1. Complex web interfaces are dead in the long term. They are solving human perception limitations that will no longer be relevant. No one will want to learn how to use complex UIs in the future. If this is your app’s differentiator, move fast.

  2. Personal agents will win over dedicated app agents. People are getting used to agentic experiences, so building a dedicated agent for your app may seem like a good idea, but this is just a “faster horses” solution. No one will browse to 4 different websites to use 4 different agents. They’ll use their own single agent and won’t care how your websites even look.

  3. The new frontend will be UI snippets that will be returned from MCP servers to be rendered in your personal agent. The agent will control the experience, and will display only the specific visualization or interactivity piece that you need from every app.

I envision a future where my LLM client is more akin to a web browser, observing most DOM events (discarding most), allowing me to have tabs that are general chats, tabs that are browsing/resource interaction sessions (with chat about them), etc.

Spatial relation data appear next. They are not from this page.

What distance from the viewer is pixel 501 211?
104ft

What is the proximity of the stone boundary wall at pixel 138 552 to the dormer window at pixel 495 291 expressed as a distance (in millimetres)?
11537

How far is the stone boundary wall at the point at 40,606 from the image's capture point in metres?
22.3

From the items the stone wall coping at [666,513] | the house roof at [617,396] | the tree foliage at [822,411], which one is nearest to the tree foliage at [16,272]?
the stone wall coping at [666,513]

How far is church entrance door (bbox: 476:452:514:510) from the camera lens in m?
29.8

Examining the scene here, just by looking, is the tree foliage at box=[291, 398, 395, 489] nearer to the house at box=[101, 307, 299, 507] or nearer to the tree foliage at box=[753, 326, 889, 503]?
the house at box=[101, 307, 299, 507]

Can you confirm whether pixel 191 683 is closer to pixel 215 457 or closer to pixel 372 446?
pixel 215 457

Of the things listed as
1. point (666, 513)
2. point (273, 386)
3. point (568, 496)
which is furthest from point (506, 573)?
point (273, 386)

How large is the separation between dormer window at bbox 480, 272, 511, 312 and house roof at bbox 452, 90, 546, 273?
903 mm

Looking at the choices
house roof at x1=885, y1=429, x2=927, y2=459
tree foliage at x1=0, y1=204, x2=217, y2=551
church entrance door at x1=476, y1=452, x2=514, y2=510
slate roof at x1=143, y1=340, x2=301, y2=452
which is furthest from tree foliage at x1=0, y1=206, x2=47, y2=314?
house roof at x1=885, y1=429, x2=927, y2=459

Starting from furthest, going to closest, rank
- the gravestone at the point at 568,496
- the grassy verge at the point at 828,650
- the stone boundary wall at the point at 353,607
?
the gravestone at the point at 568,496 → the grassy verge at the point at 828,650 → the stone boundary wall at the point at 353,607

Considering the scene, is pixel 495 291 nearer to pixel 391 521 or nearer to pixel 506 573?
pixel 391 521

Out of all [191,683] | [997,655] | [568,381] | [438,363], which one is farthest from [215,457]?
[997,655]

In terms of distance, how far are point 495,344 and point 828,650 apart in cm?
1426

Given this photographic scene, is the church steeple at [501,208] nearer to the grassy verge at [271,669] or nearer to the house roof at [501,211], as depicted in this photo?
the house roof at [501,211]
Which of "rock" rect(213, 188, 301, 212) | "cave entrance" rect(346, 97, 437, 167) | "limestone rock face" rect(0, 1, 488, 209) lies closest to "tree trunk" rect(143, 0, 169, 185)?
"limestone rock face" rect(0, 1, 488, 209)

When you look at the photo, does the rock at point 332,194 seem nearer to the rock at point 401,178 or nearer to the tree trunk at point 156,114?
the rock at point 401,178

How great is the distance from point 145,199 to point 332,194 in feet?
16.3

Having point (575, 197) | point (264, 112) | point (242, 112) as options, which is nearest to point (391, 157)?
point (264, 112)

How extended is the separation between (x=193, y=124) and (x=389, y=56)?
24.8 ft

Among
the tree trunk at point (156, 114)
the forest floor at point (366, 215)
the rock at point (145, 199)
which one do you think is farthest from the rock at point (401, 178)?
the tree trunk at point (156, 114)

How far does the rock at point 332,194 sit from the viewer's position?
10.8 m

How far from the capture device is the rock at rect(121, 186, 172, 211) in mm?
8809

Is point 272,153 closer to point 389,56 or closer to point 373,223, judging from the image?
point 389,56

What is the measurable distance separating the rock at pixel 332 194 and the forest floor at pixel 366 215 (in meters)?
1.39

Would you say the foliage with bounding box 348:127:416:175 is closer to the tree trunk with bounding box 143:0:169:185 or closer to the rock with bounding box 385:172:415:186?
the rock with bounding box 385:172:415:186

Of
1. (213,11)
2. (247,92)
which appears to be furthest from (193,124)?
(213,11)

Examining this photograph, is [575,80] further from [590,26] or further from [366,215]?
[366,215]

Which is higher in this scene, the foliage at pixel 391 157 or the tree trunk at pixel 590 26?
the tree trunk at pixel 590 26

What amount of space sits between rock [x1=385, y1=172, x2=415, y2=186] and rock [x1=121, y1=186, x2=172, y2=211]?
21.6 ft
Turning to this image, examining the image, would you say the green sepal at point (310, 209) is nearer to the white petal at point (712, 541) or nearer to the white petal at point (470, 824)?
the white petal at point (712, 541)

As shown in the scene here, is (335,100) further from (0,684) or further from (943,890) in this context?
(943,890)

If you’re reading this and thinking “there is no way I’m giving up on dashboards” - you’re still thinking like a project manager and not like the US president. The president doesn’t look at dashboards, he has helpers who look at them and extract only what he needs to know. All visualization is a way of answering questions and make sure you’re not missing anything. Eventually it’s either “this is going well” or “this requires attention”.

And you’ll be interrogating things through the LLM and asking for proof along the way (this is where the UI embeds come in).